3.3 La biologie de l’attachement

3.3.2 Rencontre et processus empathique

La rencontre devient ainsi un aspect primordial à la construction de la résilience. Il s'agit ici d'une rencontre significative qui fait du sens pour l'une et/ou l'autre personne. La rencontre est l'établissement d'une relation (re-lier), d'un lien. Voici très succinctement comment Stern (1989) semble comprendre la notion de relation qu'il transpose toutefois dans son ouvrage, à la notion de lien:

Il est devenu évident que ce caractère du lien interpersonnel – c’est-à-dire l’attachement – allait bien au-delà du lien initial mère/nourrisson et se développait tout au long de l’enfance, s’appliquant aussi bien aux pairs qu’à la mère. En fait, cela dure toute la vie. (Stern, 1989; 239).

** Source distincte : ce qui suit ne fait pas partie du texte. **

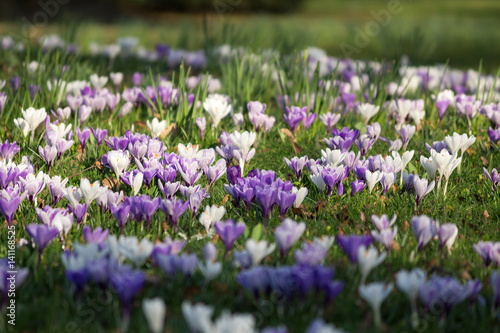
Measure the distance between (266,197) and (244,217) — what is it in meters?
Answer: 0.29

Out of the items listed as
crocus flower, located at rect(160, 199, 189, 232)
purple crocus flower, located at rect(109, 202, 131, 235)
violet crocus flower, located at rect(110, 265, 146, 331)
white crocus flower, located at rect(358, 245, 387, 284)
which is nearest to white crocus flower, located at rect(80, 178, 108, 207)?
purple crocus flower, located at rect(109, 202, 131, 235)

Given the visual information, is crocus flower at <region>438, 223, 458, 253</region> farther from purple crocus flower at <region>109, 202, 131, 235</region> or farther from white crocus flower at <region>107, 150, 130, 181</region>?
white crocus flower at <region>107, 150, 130, 181</region>

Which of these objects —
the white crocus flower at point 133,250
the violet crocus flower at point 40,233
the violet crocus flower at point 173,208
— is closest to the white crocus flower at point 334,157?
the violet crocus flower at point 173,208

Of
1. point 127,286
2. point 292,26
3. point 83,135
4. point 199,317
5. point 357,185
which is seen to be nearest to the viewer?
point 199,317

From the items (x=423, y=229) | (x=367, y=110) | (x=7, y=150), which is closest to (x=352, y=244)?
(x=423, y=229)

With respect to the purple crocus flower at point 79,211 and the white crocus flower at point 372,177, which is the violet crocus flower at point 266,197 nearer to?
the white crocus flower at point 372,177

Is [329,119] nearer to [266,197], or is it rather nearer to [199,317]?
[266,197]

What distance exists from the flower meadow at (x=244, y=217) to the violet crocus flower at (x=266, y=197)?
0.06ft

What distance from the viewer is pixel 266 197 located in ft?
7.98

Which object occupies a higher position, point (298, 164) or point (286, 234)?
point (286, 234)

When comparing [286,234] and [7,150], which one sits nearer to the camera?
[286,234]

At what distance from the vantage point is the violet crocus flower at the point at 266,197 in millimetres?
2428

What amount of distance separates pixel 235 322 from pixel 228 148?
1.80m

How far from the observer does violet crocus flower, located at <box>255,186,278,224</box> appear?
2428 mm
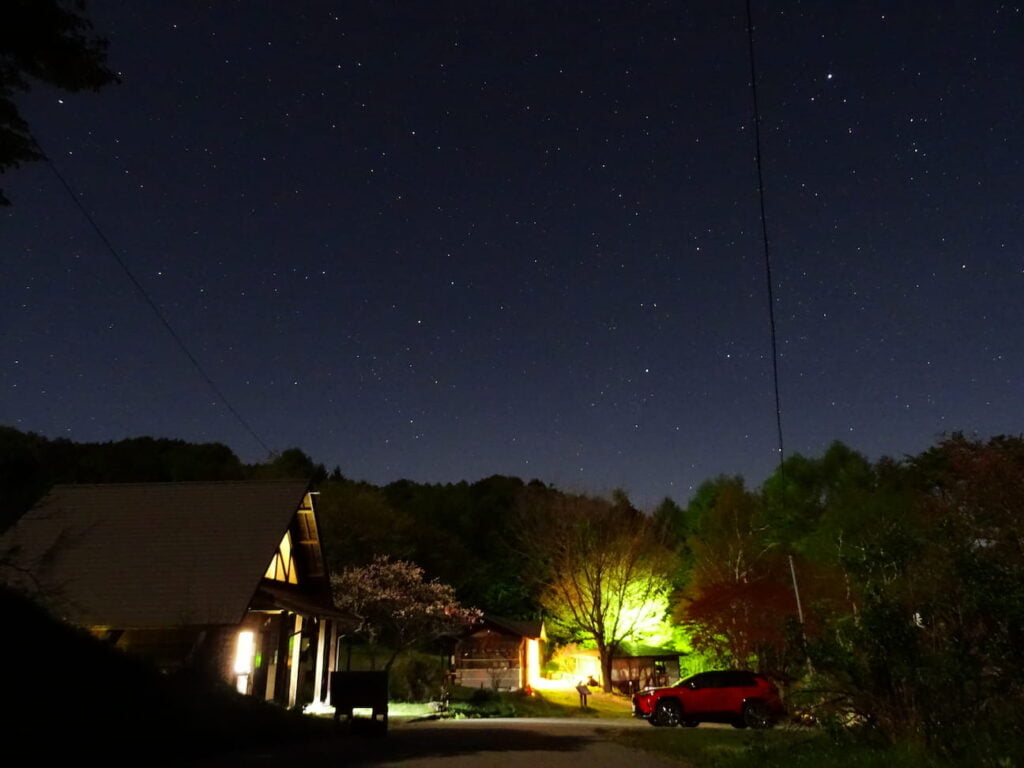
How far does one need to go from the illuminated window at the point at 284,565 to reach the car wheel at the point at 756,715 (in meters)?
Answer: 15.1

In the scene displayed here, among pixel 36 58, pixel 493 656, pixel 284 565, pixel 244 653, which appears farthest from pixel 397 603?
pixel 36 58

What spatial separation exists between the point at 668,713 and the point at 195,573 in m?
14.5

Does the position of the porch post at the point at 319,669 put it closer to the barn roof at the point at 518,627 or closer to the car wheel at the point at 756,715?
the car wheel at the point at 756,715

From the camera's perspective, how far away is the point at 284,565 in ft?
88.8

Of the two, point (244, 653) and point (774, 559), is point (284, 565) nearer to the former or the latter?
point (244, 653)

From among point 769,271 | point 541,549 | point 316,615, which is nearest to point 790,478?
point 541,549

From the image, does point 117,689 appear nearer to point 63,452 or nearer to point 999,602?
point 999,602

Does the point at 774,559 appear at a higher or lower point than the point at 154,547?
higher

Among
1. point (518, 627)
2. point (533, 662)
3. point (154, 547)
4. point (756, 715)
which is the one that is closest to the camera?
point (756, 715)

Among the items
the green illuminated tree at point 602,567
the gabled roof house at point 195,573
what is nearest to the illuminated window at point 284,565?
the gabled roof house at point 195,573

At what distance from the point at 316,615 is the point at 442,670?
1394 centimetres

Pour Stern, la relation est un « lien interpersonnel » dont l'édification est l'attachement. Puisque la relation est intimement liée à la notion d’empathie, il importe de définir cette dernière notion. Les éléments participants à la construction d’un processus d’empathie et ceux qui interfèrent ou empêchent l’établissement d’une telle dimension, seront abordés. La notion d’attachement prend de nouveau le devant de la scène dans la compréhension, voire la construction d’un lien tissé d’empathie.

Michel Lemay (2006), pédopsychiatre, a observé dans sa pratique que le terme rencontre revient fréquemment chez les sujets résilients. Cet auteur corrobore les observations d’autres chercheurs mentionnés dans ma recherche. Toutefois, Lemay ajoute une dimension dont je n’ai pu avoir écho chez les autres auteurs, soit la toute- puissance d’une rencontre, même brève, pourvu qu’elle ait été significative. Une telle rencontre peut induire assez d’espoir et de sécurité pour que la personne soit à l’affût de ressources dans son environnement lui permettant de se construire. Dans mon récit, cet aspect est très important. Enfin, tout comme d’autres auteurs, il ajoute que les prémisses

de l’attachement sont certes importantes, mais qu’il y a quand même possibilité d’attachement à tout âge.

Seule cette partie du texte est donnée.